Will the Eggplant Excitement Never Stop?! or, Indian Potato and Brinjal Curry
Posted: December 9th, 2009 | Author: KMT | Filed under: Eggplant, Indian, Recipes | Tags: Eggplant, Indian, Recipes | No Comments »
Cubed potato, quartered Brinjals, and finely diced tomato all await MY PLEASURE
One of the first cookbooks I ever owned (in fact it might be THE first one I ever owned, that wasn’t really my Mom’s) is a book called A FAMILY HARVEST, that I bought (I believe) at a St-Lukes-On-the-Lake book sale when I was in High School. It is so totally old and out-of-print that nothing even comes up on Google for it; I could find it on my bookcase right now except I WOULD HAVE TO STAND UP.
In A FAMILY HARVEST, one of the dishes is a curry, the kind of curry made by British people in the 1880′s, then passed down in an American’s family for a few generations. I never made the dish, and who knows? it might have been good. But the thing that interested me about the recipe is that the curry is supposed to be accompanied by something called “boys” (not cooked young male humans though) which sound like a bunch of different condiments and dried fruits, and one of the “boys” is chopped up hard-boiled eggs.
The author writes about this curry as though everybody’s family eats Curry with Boys, like it is a perfectly normal thing on the family menu. It is a really nice cookbook.

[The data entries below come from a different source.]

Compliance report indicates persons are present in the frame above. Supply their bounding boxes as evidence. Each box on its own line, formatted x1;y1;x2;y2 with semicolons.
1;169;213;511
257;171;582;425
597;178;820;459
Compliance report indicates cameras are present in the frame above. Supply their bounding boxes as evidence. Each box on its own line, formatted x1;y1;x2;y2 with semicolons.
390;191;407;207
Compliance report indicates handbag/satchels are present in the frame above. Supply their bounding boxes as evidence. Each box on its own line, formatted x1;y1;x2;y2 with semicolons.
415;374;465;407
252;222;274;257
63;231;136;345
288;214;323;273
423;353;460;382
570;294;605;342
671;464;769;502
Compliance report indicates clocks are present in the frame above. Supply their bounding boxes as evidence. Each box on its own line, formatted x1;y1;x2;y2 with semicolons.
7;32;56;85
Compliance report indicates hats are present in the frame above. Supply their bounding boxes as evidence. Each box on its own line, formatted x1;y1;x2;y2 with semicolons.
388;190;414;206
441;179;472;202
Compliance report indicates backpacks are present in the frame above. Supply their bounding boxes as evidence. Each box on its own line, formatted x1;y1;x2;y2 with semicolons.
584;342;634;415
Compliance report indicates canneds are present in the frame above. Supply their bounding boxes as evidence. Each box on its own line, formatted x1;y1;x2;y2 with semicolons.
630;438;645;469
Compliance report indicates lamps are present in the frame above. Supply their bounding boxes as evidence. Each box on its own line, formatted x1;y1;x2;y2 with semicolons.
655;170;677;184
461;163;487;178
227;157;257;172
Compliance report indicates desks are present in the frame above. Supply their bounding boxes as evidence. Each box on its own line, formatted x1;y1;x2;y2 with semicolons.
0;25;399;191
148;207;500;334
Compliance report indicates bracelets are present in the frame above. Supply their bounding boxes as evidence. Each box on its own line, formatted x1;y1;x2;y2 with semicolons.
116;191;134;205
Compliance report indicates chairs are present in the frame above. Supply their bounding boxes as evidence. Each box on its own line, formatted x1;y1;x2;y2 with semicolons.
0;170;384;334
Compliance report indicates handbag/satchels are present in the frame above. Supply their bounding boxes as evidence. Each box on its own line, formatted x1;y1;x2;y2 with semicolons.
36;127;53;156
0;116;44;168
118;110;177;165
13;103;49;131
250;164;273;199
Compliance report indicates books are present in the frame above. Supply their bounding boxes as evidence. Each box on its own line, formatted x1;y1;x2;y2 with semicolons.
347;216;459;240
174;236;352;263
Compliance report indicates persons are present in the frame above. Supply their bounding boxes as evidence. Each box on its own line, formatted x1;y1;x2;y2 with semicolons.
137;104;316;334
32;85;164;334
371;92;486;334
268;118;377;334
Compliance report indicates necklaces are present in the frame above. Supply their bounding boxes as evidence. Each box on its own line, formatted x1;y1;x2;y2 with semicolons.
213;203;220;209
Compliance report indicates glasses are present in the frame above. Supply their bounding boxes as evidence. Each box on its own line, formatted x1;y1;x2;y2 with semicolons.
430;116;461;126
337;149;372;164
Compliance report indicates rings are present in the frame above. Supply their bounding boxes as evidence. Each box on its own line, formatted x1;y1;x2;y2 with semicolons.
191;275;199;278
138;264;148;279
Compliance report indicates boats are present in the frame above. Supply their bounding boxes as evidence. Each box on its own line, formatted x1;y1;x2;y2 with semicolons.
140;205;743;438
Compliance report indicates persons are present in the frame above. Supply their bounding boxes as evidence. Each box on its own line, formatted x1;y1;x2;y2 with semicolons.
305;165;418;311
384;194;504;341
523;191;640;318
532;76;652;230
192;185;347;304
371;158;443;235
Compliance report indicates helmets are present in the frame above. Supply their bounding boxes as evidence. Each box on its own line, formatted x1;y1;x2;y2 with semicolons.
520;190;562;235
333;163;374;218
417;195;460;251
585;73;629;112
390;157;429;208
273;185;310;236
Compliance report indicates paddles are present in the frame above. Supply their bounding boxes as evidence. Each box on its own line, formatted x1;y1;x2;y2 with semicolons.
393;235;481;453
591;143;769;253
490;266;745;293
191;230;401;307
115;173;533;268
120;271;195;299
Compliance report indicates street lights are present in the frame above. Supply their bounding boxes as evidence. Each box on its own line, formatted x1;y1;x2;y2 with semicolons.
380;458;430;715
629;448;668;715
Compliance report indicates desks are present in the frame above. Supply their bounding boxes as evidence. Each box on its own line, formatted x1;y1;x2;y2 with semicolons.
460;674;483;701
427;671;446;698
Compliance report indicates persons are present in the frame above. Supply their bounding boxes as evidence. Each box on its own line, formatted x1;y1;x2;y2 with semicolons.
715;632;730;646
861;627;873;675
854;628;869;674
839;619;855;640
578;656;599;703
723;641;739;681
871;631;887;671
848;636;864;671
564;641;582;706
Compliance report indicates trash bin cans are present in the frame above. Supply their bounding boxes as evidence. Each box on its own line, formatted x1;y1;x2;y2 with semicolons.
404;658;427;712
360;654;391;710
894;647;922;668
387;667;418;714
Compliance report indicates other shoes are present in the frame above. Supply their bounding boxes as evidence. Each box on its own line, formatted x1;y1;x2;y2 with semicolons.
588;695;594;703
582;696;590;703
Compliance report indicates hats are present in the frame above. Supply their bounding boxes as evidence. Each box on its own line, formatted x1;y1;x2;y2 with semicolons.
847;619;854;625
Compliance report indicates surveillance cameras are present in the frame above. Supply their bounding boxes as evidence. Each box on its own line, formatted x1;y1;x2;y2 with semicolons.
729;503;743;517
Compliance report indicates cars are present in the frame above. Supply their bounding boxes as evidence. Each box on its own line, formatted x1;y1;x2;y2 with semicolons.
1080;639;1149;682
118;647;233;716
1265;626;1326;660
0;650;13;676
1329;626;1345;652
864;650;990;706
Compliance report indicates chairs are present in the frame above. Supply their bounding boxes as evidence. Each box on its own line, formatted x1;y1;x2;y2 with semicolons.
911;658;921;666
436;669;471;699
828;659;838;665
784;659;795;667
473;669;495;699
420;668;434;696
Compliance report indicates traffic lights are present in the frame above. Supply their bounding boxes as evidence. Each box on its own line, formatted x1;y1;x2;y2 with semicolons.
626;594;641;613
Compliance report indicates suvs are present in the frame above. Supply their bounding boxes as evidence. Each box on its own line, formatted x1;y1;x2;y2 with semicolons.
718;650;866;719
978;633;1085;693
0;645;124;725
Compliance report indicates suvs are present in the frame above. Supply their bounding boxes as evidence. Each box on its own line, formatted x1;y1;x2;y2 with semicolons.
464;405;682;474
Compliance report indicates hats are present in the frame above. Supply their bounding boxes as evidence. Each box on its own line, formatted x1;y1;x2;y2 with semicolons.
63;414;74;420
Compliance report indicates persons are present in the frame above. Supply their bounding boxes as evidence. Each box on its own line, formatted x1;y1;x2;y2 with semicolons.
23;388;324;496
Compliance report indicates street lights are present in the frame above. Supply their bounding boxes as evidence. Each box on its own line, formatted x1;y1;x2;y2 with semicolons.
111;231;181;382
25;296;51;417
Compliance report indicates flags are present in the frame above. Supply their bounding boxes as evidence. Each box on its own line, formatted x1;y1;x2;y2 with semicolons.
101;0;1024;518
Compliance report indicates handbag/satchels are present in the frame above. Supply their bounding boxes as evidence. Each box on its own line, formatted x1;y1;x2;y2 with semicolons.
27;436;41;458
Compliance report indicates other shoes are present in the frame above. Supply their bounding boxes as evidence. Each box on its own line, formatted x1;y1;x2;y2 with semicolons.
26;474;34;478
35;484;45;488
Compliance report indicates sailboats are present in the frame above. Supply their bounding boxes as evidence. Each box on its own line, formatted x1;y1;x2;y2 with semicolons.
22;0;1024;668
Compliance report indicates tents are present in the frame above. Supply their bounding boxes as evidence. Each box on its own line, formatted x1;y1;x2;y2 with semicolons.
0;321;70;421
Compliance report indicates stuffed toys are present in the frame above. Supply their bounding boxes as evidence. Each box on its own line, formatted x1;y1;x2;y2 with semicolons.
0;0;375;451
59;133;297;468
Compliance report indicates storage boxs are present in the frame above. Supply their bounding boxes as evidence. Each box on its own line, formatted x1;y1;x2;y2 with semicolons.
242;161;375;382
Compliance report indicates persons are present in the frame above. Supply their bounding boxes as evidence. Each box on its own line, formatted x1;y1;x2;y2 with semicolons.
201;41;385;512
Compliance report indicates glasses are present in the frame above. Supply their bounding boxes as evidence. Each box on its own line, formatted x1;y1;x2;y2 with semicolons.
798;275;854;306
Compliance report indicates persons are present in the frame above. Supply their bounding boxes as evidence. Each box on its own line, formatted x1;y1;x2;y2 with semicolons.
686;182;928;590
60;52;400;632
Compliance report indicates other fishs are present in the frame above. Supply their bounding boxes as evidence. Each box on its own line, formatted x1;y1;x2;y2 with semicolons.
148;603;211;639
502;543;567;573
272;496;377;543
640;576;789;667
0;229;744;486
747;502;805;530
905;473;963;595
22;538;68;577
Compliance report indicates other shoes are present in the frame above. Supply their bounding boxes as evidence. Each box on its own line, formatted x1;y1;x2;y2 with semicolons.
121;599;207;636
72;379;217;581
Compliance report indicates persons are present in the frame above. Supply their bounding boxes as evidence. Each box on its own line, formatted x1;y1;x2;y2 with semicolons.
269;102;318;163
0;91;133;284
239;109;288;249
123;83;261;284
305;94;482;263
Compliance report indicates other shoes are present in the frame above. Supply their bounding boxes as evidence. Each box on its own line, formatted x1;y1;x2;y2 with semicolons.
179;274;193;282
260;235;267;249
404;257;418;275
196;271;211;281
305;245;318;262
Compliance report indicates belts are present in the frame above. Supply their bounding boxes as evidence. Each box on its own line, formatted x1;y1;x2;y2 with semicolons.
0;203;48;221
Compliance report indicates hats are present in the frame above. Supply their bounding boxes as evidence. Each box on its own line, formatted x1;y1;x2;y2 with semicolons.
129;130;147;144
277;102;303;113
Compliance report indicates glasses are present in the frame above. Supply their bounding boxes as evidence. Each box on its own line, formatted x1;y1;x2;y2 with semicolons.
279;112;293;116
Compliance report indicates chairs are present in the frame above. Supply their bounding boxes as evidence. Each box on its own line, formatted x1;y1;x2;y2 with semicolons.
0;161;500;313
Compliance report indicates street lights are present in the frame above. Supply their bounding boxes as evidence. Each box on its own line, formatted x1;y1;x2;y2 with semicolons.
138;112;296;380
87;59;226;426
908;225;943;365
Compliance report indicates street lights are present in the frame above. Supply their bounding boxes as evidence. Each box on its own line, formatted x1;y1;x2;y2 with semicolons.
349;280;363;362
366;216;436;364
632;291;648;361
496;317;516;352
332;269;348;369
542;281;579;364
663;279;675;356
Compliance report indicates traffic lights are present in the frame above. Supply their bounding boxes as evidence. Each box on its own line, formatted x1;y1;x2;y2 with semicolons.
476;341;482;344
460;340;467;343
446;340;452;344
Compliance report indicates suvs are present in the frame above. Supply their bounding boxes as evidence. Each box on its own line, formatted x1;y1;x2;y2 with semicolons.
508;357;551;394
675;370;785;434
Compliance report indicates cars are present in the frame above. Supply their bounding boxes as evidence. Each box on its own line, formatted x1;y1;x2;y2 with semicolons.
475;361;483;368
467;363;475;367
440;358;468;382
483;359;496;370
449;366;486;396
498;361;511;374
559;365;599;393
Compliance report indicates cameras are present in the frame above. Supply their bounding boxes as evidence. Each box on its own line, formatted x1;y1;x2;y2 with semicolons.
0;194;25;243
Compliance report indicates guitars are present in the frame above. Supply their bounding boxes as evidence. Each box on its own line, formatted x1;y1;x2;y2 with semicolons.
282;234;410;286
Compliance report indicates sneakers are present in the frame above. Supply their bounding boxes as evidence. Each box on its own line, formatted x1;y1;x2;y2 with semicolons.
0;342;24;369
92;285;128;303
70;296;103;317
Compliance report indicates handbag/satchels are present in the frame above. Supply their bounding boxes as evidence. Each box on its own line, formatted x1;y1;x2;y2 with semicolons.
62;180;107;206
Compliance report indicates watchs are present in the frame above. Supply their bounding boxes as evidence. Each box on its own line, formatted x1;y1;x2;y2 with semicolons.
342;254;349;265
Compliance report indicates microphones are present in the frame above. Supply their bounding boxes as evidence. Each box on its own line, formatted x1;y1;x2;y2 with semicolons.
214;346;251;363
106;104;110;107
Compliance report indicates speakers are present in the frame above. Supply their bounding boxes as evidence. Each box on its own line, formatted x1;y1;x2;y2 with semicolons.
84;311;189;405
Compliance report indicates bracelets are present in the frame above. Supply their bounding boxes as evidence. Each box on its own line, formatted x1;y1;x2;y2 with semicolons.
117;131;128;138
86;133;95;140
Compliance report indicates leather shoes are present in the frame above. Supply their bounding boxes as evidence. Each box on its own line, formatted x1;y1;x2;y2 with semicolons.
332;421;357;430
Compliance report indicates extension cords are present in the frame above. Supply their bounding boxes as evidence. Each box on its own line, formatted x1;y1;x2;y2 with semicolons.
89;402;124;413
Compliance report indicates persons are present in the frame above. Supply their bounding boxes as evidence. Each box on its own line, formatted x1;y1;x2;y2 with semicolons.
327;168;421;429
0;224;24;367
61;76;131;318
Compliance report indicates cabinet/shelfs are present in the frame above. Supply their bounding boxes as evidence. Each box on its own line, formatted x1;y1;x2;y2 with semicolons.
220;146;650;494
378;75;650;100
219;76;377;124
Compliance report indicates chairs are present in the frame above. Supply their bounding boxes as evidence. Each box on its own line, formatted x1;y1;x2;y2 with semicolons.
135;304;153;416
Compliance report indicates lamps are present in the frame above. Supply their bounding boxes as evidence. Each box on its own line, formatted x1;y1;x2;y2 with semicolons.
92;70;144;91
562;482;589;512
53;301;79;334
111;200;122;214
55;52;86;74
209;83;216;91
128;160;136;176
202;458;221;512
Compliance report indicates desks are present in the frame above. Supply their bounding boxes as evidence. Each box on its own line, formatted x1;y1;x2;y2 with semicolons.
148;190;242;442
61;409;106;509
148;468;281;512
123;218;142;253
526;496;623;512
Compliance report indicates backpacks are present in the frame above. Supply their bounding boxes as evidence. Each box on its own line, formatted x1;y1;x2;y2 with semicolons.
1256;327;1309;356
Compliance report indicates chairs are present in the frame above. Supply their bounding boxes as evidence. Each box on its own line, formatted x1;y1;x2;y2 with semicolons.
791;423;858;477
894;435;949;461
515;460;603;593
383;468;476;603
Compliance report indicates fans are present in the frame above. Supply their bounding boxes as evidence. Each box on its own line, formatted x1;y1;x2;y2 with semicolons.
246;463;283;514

Fresh cilantro, picked before COVERING THE GARDEN again
So, tonight, as I was contemplating what kind of Eggplant dish I should make with the NEXT ten Brinjals (is that even the right word?), I ran across a recipe that showed an Indian eggplant and potato curry served up with a hard-boiled egg!! Like in the Cookbook!

Sauteeing onions, mustard seed and cumin seed in coconut oil.
So I made it. First of all, it came out G*R*E*A*T and I highly recommend this curry to anyone who would like to try it. Because it is someone else’s recipe, I think the thing to do is to LINK to the website I found the recipe on, and drive traffic there. HERE is the recipe (and the photo with the egg.)
I didn’t have all the ingredients, so instead of using coconut powder, I used coconut milk; instead of using garlic ginger cilantro paste, I used fresh ginger and cilantro. What else? Oh, I used prepared red curry paste instead of red chile powder.
I used my coffee grinder to grind the poppyseeds. It was interesting, it made a kind of seed paste, like a black peanut butter. I learned in MARTHA STEWARTS COOKIE BOOK, that poppyseeds are very fast to go stale and taste rancid, so always buy small amounts when you are planning to use poppyseeds, and then use them all up.

My Dinner, served with a Hard-Boiled Egg. Then I ate a bowl of Waxed Gourds.